2.107: Too Many Irons

I’ve always been fascinated by idioms. As a sociologist the idea that specific turns of phrase survive beyond the original context to become part of the language code of a specific region is gold. Idioms are memes. So when I hear people tell me I have ‘too many irons in the fire’ I giggle to myself, because it has been a very long time since anyone put an iron in a fire with the hopes of forging a steel tool or weapon or horseshoe or… even understanding what that process looks like. What is meant behind the phrasing is simple: I have way too much shit going on. That part at least is real. In fact I secretly (and until now privately) nicknamed myself Ironkiller because I am actively trying to remove the amount of ‘shit’ going on in my life.

What is hard about the process is that I cannot half-ass any of it. In terms of football, I’m the Head Coach now and that brings with it a new level of responsibility and planning–especially if I am not going to be at the practice to execute the plan. At school I have a number of responsibilities that demand my attention. Most are semester based, so I need to stay completely on top of them. It feels like the work that does get shifted to the back burner is always the stuff that I care about. It is always the work that belongs to me alone.

In this case I’m talking about my writing. I have allowed the novel to become Lord Commander of the Back Burner. There it lives in full control of my stray thoughts and hopes. There it can build an army of worries and doubts that populate the space at the back of my mind. There it can live a full life and, eventually, die.

This is wholly unacceptable. What I truly need is a base level of understanding of how much stuff I can effectively do and a plan to manage that over the course of a day in a way that allows room for everything and no back burner philosophy. Of course, this is what I’ve been looking for my entire life.

Still looking.

 

Some Thoughts:

  1. Another person cannot kill your desire. That is merely an excuse for whatever doubt already lived inside of you. Yes, pain and suffering is real, but those things are part of life and meant to be dealt with. Any quitting is entirely the result of you giving up on you. So, stop blaming other people and get to work.
  2. My mom lives on whim alone. Unfortunately whenever she has one of these moments of whimsy the world is expected to stop functioning and immediately rush to her aid so that she can accomplish whatever bit of ridiculousness that has currently absorbed her thinking. This leads to a great deal of anger from the people around her–especially my kids who ‘don’t have time for that’ or even an ounce of the patience required. It is a great lesson in patience, because she is really tough to deal with.
  3. Loving is hard. Sometimes it can be absolutely unbearable.

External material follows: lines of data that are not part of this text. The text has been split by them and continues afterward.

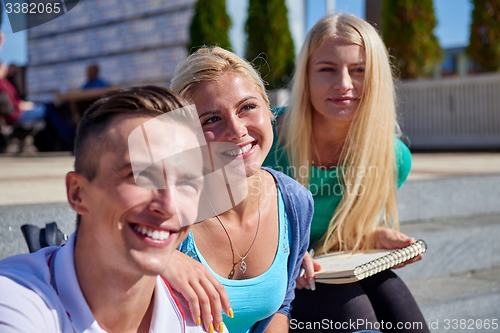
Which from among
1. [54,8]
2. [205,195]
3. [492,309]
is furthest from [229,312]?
[492,309]

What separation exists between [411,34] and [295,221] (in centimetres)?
794

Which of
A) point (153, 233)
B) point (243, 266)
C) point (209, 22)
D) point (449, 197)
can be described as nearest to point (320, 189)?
point (243, 266)

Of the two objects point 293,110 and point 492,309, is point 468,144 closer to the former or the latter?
point 492,309

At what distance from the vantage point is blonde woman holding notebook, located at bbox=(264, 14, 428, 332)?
7.13ft

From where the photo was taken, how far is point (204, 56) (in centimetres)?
160

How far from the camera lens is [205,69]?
5.15ft

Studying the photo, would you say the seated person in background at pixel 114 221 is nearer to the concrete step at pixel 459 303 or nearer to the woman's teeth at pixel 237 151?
the woman's teeth at pixel 237 151

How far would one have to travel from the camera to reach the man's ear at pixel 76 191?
3.35ft

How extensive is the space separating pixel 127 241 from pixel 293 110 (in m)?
1.44

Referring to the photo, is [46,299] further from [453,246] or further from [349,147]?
[453,246]

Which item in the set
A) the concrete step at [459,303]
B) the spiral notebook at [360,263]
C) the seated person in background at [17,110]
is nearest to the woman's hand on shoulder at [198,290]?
the spiral notebook at [360,263]

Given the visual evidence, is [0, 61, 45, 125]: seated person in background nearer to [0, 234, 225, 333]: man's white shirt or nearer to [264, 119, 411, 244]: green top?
[264, 119, 411, 244]: green top

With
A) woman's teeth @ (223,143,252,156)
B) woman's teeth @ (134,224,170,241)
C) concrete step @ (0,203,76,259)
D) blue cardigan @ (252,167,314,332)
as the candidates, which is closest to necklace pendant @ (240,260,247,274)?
blue cardigan @ (252,167,314,332)

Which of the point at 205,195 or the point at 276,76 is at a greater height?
the point at 205,195
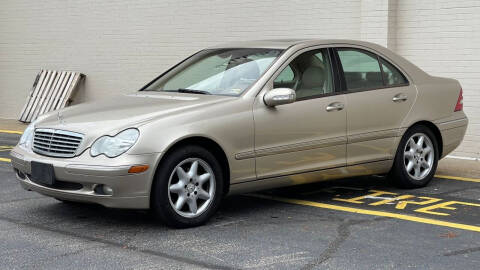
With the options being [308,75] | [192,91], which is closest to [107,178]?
[192,91]

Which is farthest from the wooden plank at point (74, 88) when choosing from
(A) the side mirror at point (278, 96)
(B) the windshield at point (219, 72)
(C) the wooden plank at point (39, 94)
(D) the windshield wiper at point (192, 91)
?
(A) the side mirror at point (278, 96)

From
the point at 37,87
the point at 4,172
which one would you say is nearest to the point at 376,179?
the point at 4,172

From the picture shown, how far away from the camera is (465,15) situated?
423 inches

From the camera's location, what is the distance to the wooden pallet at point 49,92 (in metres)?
15.7

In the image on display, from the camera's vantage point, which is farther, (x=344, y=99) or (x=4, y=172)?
(x=4, y=172)

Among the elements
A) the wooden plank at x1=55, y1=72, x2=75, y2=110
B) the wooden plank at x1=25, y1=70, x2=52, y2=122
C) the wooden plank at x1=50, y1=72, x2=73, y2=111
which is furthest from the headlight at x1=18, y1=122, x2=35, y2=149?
the wooden plank at x1=25, y1=70, x2=52, y2=122

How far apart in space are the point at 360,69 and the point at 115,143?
2.78m

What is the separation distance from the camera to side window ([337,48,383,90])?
303 inches

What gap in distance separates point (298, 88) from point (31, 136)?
7.84 feet

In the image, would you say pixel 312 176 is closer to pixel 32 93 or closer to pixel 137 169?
pixel 137 169

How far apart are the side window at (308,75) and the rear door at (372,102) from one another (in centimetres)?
18

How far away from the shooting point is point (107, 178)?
6109mm

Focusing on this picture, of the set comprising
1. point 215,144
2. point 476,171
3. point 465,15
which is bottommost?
point 476,171

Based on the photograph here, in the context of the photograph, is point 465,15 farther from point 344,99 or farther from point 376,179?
point 344,99
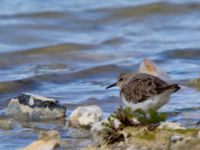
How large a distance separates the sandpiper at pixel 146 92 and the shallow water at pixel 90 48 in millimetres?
560

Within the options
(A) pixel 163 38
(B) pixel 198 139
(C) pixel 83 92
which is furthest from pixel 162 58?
(B) pixel 198 139

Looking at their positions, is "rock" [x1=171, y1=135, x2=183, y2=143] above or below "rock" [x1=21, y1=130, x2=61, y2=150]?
above

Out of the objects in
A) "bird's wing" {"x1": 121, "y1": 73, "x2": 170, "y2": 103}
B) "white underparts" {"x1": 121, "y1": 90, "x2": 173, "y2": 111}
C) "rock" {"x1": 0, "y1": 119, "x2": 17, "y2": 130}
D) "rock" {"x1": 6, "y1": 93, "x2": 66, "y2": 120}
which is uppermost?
"bird's wing" {"x1": 121, "y1": 73, "x2": 170, "y2": 103}

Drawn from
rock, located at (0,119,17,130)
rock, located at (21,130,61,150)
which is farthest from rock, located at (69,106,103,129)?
rock, located at (21,130,61,150)

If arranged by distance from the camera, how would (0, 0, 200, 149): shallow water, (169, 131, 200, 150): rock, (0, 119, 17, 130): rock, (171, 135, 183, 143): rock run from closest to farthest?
(169, 131, 200, 150): rock → (171, 135, 183, 143): rock → (0, 119, 17, 130): rock → (0, 0, 200, 149): shallow water

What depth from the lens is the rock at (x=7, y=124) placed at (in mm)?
7756

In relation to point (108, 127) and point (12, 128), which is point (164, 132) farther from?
point (12, 128)

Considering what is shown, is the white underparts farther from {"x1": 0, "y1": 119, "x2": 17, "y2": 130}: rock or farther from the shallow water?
{"x1": 0, "y1": 119, "x2": 17, "y2": 130}: rock

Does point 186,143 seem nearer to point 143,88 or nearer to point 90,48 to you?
point 143,88

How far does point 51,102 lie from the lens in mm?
8102

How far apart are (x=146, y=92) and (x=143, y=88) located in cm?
7

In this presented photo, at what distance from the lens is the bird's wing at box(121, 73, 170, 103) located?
700 centimetres

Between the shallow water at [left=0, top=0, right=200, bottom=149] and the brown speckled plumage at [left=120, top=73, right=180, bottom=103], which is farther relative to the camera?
the shallow water at [left=0, top=0, right=200, bottom=149]

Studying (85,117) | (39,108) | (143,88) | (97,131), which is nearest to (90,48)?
(39,108)
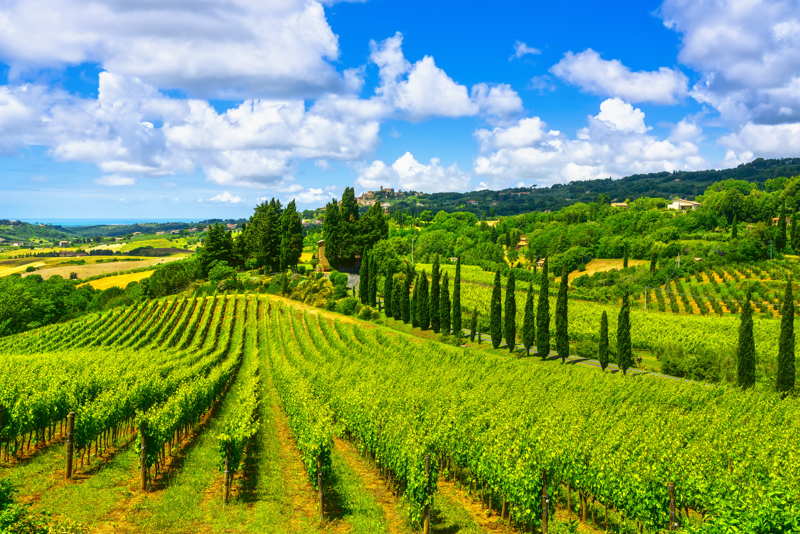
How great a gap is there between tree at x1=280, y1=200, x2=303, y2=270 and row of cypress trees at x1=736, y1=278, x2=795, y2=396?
233 ft

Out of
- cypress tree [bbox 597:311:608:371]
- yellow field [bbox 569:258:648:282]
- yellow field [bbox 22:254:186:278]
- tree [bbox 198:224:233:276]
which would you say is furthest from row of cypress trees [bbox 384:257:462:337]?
yellow field [bbox 22:254:186:278]

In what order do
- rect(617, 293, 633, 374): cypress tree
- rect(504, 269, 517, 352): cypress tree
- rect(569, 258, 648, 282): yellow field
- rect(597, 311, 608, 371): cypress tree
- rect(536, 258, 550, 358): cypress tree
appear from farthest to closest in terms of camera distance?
rect(569, 258, 648, 282): yellow field → rect(504, 269, 517, 352): cypress tree → rect(536, 258, 550, 358): cypress tree → rect(597, 311, 608, 371): cypress tree → rect(617, 293, 633, 374): cypress tree

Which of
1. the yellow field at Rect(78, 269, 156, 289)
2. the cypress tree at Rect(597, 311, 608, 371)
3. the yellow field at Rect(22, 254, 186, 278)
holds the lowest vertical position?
the cypress tree at Rect(597, 311, 608, 371)

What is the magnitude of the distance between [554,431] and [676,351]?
118 ft

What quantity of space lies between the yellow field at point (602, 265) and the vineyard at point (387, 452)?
8893cm

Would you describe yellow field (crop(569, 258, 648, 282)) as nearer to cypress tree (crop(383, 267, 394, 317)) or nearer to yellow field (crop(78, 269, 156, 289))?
cypress tree (crop(383, 267, 394, 317))

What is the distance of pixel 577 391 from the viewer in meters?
35.1

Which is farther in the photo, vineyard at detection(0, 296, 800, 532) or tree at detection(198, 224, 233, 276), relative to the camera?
tree at detection(198, 224, 233, 276)

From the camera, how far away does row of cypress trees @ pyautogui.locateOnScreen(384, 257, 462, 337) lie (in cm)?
6075

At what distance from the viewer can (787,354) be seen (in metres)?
39.1

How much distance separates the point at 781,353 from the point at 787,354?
440 mm

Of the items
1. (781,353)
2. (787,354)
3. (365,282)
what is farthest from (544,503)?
(365,282)

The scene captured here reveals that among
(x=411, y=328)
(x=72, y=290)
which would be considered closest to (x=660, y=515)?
(x=411, y=328)

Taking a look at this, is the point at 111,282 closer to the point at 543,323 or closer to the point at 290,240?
the point at 290,240
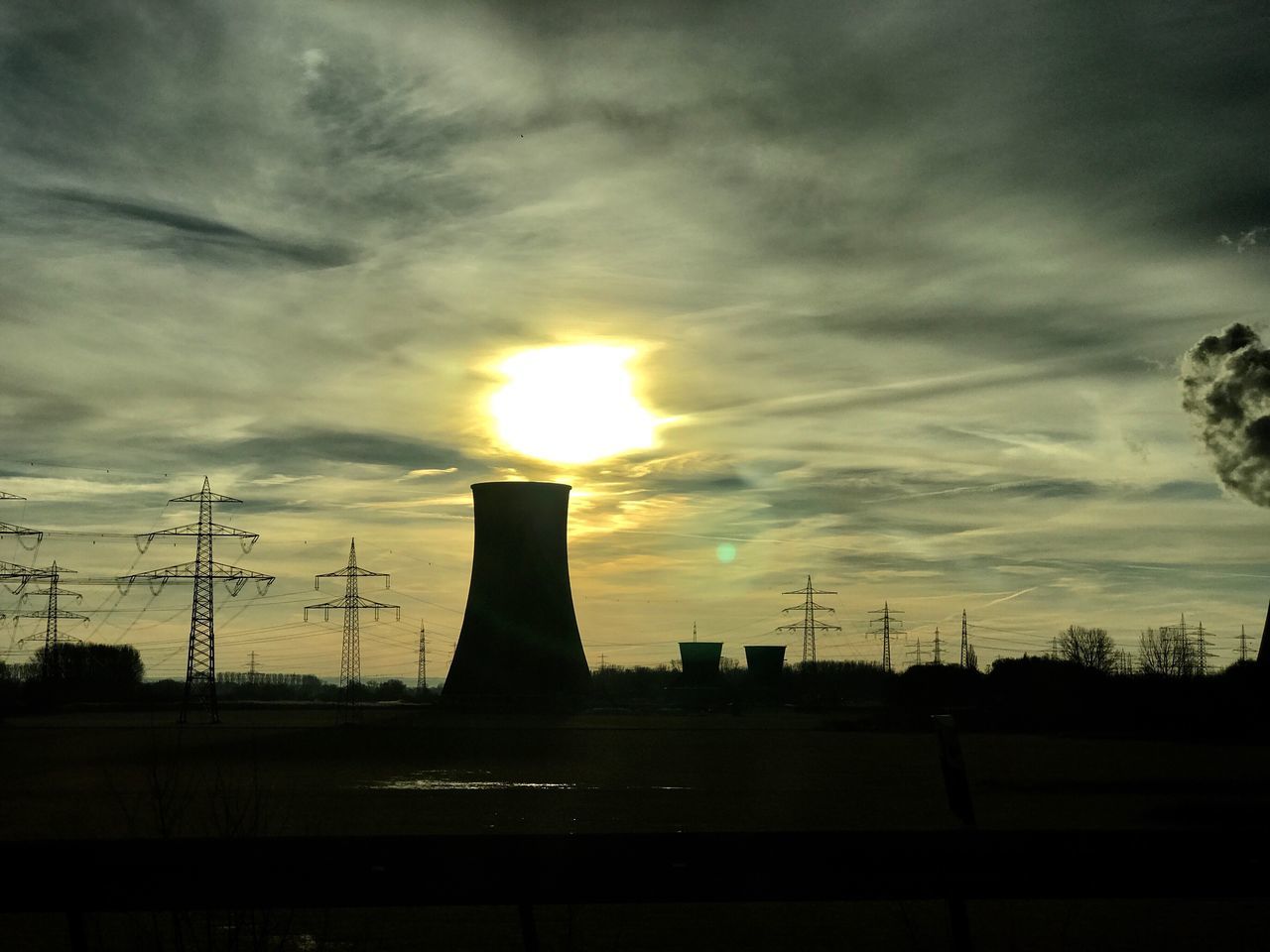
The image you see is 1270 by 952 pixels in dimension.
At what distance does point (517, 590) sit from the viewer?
45906 mm

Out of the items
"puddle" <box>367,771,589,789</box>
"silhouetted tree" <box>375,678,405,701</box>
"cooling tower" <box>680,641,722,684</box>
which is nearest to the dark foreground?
"puddle" <box>367,771,589,789</box>

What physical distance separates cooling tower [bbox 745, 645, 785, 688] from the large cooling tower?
33386 millimetres

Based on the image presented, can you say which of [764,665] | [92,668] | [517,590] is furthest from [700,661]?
[92,668]

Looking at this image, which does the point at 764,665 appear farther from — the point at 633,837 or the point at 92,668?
the point at 633,837

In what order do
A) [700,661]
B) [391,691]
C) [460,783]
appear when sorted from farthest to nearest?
[391,691], [700,661], [460,783]

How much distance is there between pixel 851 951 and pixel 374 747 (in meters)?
25.2

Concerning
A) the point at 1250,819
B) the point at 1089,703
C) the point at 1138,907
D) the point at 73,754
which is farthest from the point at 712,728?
the point at 1138,907

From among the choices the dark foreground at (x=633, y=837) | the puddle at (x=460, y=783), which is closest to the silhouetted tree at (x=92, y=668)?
the dark foreground at (x=633, y=837)

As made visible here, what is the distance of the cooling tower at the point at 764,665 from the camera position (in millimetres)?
79875

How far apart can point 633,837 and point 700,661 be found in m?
75.0

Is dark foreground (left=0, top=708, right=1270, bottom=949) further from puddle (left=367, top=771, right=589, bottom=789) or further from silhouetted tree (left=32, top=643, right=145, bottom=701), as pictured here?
silhouetted tree (left=32, top=643, right=145, bottom=701)

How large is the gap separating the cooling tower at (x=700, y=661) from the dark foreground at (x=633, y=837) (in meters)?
36.9

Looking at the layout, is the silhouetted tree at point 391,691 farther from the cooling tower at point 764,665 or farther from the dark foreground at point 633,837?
the dark foreground at point 633,837

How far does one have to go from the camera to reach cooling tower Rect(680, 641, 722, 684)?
3029 inches
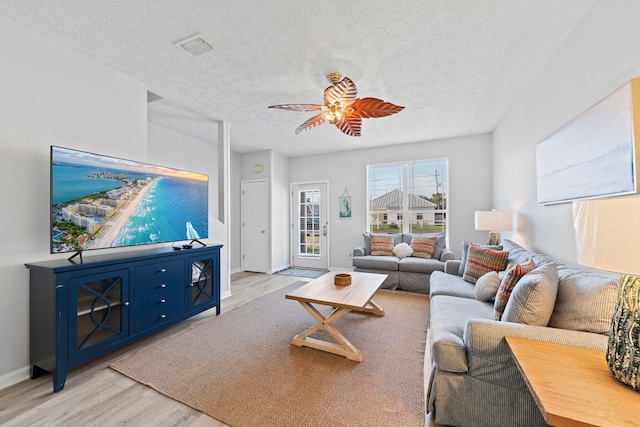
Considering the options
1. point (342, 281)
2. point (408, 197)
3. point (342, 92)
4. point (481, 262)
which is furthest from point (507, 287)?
point (408, 197)

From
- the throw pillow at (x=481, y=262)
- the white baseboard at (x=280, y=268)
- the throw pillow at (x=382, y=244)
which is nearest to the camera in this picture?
the throw pillow at (x=481, y=262)

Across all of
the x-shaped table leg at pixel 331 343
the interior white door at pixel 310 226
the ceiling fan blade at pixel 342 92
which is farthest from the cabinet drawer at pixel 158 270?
the interior white door at pixel 310 226

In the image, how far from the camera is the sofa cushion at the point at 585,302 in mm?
1254

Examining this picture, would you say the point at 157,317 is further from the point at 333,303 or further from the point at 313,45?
the point at 313,45

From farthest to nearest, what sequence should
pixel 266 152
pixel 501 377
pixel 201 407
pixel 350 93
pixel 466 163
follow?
pixel 266 152
pixel 466 163
pixel 350 93
pixel 201 407
pixel 501 377

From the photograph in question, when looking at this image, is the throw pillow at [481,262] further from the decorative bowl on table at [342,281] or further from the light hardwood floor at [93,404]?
the light hardwood floor at [93,404]

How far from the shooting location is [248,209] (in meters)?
5.71

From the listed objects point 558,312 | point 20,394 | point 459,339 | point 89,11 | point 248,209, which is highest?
point 89,11

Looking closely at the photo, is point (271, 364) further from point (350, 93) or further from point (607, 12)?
point (607, 12)

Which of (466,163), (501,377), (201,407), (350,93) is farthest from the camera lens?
(466,163)

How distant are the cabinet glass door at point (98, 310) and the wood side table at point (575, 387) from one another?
9.10 ft

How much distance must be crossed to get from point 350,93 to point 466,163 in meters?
3.44

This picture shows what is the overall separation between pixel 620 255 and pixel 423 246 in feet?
12.0

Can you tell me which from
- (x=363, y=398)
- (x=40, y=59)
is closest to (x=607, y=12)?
(x=363, y=398)
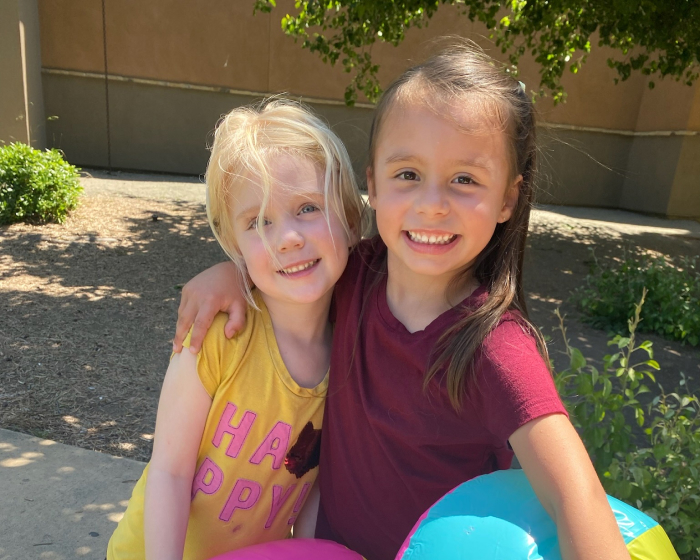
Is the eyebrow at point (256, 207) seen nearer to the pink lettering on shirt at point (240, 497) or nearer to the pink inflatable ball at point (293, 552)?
the pink lettering on shirt at point (240, 497)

2.106: A Roadmap to Living Well

Lately I’ve been all about the Thich Nhat Hanh quotes. As I move closer and closer to a more buddhist practice (and not just philosophical stance) I am finding his words particularly enlightening. He says, for example, “People have a hard time letting go of their suffering. Out of a fear of the unknown, they prefer suffering that is familiar.” If I apply this to my relationships it helps me to recognize that I do have a fear of the unknown. Particularly I have a fear of being and eventually dying alone. I do not prefer that end. I hope to find my way to the clearing with my partner holding my hand. Still, circumstance continues to remind me that I have chosen an emotional path that closes me off from any realistic and obtainable options. This is largely due to the fact that I have personally decided upon one option and one partner and that choice–that discovery of a soulmate–changed everything for me. There is no iteration of reality where I don’t see us hand in hand as I find that clearing at the end of the road.

What Thich Nhat Hanh is talking about is present suffering and mindfulness. He is speaking to the fears we have of letting go now. In fact he writes, “Hope is important because it can make the present moment less difficult to bear. If we believe that tomorrow will be better, we can bear a hardship today.” So we let go with hope of tomorrow. Then we take action and we are mindful of those actions so that we can be mindful of his next lesson to realize that, “My actions are my only true belongings. I cannot escape the consequences of my actions. My actions are the ground upon which I stand.” This lesson is where I sit now. I am at once burned out on teaching and love. The stress and fatigue of both flow into each other creating a deluge at the edge of my consciousness threatening to breach the dam of my actions. I exist in a space where I have stepped far back from ‘Meet them where they are’ and far towards, “If they aren’t already there they don’t matter.” The latter is a place ruined teachers go, and I don’t mean to be that person.

Awareness isn’t action. I’m taking responsibility to have positive actions that move me forward and affect those around me in a positive way. It is a difficult and slow step, but one that will ultimately point me in the direction of a healthy life both mentally and physically.